# what track to use realtrax or fastrack



## old464 (Oct 12, 2011)

I know we all have opinions on track, but I want to get out of the old stuff and get new MTH type or lionel fastrack. so what is better, any difference in pricing, 

Can you buy in bulk other than what is on Ebay and get deals? 

thanks 
Chris


----------



## Jeff T (Dec 27, 2011)

old464 said:


> I know we all have opinions on track, but I want to get out of the old stuff and get new MTH type or lionel fastrack. so what is better, any difference in pricing,
> 
> Can you buy in bulk other than what is on Ebay and get deals?
> 
> ...


Everything I have read online leans towards the Fastrack being the preferred product. How and why, I don't recall.


----------



## gunrunnerjohn (Nov 10, 2010)

I've read the same stuff, if you're picking between those two, I'd go Fastrack. I've been tinkering with Fastrack here for several months, and it's very easy to work with. The one thing I'd change is you can't easily cut Fastrack to size to fit oddball situations. I don't know if you can customize MTH RealTrax.

FWIW, I find that on-line retailers usually have better prices than on eBay. I have bought a bunch of stuff from Model Train Stuff, I think if you price the pieces there and than on eBay, you'll find they usually beat the total price. I've seen used track on eBay sell for more than new track at Model Train Stuff!

I have bought some in train forum sales forums at better prices than other venues.


----------



## BigAl56 (Dec 14, 2011)

Of the two I think FasTrack is the better choice over Realtrack if for no other reason than a Lionel product is probably more readily available and more likely to be discounted.

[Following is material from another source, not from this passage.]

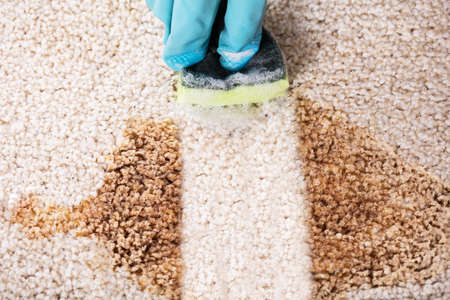 High Angle View Of A Person Wearing Gloves Cleaning Spilled Coffee On Carpet With Sponge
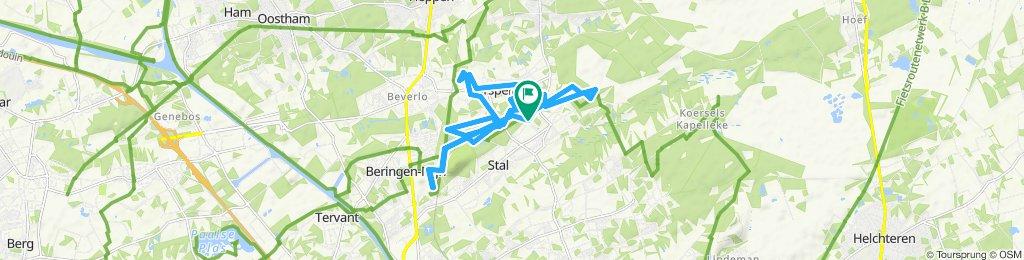 Ontspannen route in Beringen vrije tijd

On the down side these new track systems have a few key disadvantages,


Very expensive
Noisy
Less flexible to work with
.

Overall the appearance and convenience of FT or RT have been winners for the hobby. If your budget permits and you can deal with the noise they are excellent track systems.


----------



## old464 (Oct 12, 2011)

Well, My older stuff is noisy also with the engines thumping, just not great anymore, contacts getting old, shorts sometimes, so I said if I get new track, its going to be something with the ballast and better look. 

im young to this stuff just getting back into it again with my 4 year old. now I got the bug.!! 

OK, I will go with the lionel fastrack then based on your guys opinions, which I value alot. especailly with track, if I bought a whole bunch and hated it!! Ill start the hunt. I have to design the next layout first so I know what I need to buy. Ill probably hunt for long sections and o31 curves and some more longer curves depending on what I come up with. I want to get alot more bends and turns in it this time and more interesting hills and such. right now, its basic because its in the living room. But Ill have a ton of older 3 rail for sale this summer.! 

well thanks guys


----------



## gunrunnerjohn (Nov 10, 2010)

One of the best places I've found for most Fastrack items is Model Train Stuff, their prices seem to be very competitive for almost all Fastrack items.


----------



## KarenORichmond (Nov 14, 2011)

old464 said:


> Well, My older stuff is noisy also with the engines thumping, just not great anymore, contacts getting old, shorts sometimes, so I said if I get new track, its going to be something with the ballast and better look.
> 
> im young to this stuff just getting back into it again with my 4 year old. now I got the bug.!!
> 
> ...


Fasttrack doesn't come in O31, smallest is 36 so if that matters to you you might want to reconsider. Also as we found out while doing our expansion the smallest width of board to fit with the fast track is 40 inches wide on the 36 curves with the road bed taken into account. While we were debating which track to go with on our expansion I found the prices on Realtrax and Fasttrack to be the same at Trainworldonline.com.


----------



## plandis (Oct 5, 2011)

old464 said:


> Well, My older stuff is noisy also with the engines thumping, just not great anymore, contacts getting old, shorts sometimes, so I said if I get new track, its going to be something with the ballast and better look.
> 
> im young to this stuff just getting back into it again with my 4 year old. now I got the bug.!!
> 
> ...


give us a crack at your old track. it still has its place!!


----------